In the U.S., you have a one year grace period after the first public disclosure or sale to file for a patent. Disclosure on a web-site is sufficient cause the clock to start running.
In truth, however, unless there is something extraordinarily unique about your soap, I sincerely doubt that you could get a patent covering it. Even if there is something new concerning the recipe that you developed, chances are that the recipe of ingredients that you use would be considered obvious. Before applying for a patent, you would need to engage counsel to conduct a clearance analysis, and chances are that your counsel would conclude that getting a patent is a hopeless endeavor.

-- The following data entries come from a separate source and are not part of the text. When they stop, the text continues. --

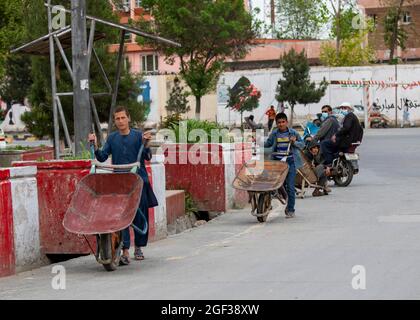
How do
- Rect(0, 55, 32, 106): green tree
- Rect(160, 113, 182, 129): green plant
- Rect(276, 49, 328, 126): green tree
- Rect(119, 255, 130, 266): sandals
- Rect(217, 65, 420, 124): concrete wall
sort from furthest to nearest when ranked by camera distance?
Rect(0, 55, 32, 106): green tree → Rect(217, 65, 420, 124): concrete wall → Rect(276, 49, 328, 126): green tree → Rect(160, 113, 182, 129): green plant → Rect(119, 255, 130, 266): sandals

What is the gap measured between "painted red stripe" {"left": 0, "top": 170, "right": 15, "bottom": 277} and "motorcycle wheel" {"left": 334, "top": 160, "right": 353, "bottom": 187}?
1243cm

Furthermore, patents are usually not relied upon by companies in the soap/cosmetics industries for IP production. Most companies rely primarily on trademark law to protect their soap/cosmetic products. Your branding strategy involving use of trademarks (words and logos) will be more critical to your success than any patent you could conceivably obtain.
Indeed, I often tell clients that it costs $3.5 million or more to bring a patent case against infringers. Unless you have the resources to pursue such litigation, getting a patent is probably a wasteful exercise for you. You next step should be to retain IP counsel to advise you concerning how to develop an appropriate branding strategy.
Patent Application Attorney
The US allows a one year grace period after a public disclosure to file a patent application. Public disclosures include printed publications such as information on your website as well as a sale or an offer to sell your product. Either the filing of a US provisional or a regular US utility patent application with in one year after a public disclosure gives you allows your patent application to proceed. Most foreign countries do not allow any public disclosures before filing a patent application. Contact a patent attorney on this site to help you evaluate your options.
Intellectual Property Law Attorney
Tell that foreigner to quit talking and quit listening. Here in the USA we have a one year grace period. Instead see a registered patent attorney. That's to whom it makes sense to listen.
I am not your lawyer and you are not my client. Free advice here is without recourse and any reliance thereupon is at your sole risk. This is done without compensation as a free public service. I am licensed in IL, MO, TX and I am a Reg. Pat. Atty. so advice in any other jurisdiction is strictly general advice and should be confirmed with an attorney licensed in that jurisdiction.
Patent Infringement Attorney
If your disclosure was less than a year ago, you may still file for a US patent. You most probably lost foreign patent rights.
Disclaimer: This answer does not constitute legal advice and does not create an attorney-client relationship.
Patent Infringement Attorney
Short Answer: If you are within a year of your first disclosure date, then file ASAP.
You gave a 1 year grace period in the U.S., However, if someone else independently arrives at your invention and files before you do, then under the new AIA, they win. So you should file as soon as possible. However, you international rights are mostly gone. Good luck.